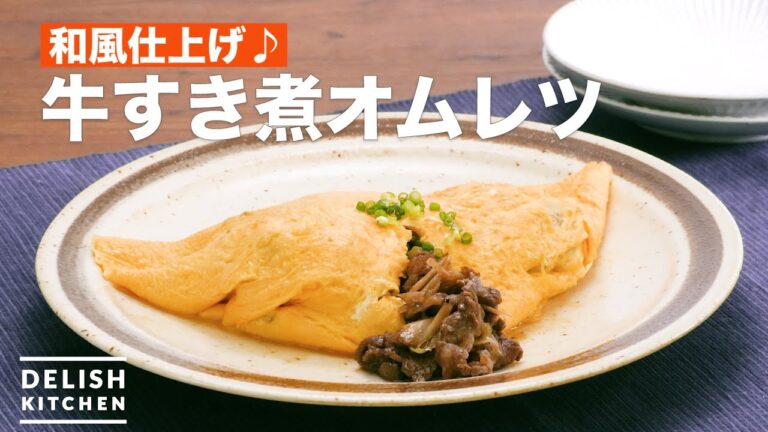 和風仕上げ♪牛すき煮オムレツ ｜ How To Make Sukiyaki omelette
◇ ◇ ◇ ◇ ◇
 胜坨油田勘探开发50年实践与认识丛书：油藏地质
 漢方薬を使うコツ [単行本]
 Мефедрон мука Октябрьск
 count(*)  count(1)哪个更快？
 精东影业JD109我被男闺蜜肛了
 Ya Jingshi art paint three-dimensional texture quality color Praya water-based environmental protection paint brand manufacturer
◇ ◇ ◇ ◇ ◇
# Work instruction
Return, unchanged, the run of lines above that opens with the line containing "漢方薬を使うコツ [単行本]" and closes with the line containing "Ya Jingshi art". Include both.

# Result of this task
 漢方薬を使うコツ [単行本]
 Мефедрон мука Октябрьск
 count(*)  count(1)哪个更快？
 精东影业JD109我被男闺蜜肛了
 Ya Jingshi art paint three-dimensional texture quality color Praya water-based environmental protection paint brand manufacturer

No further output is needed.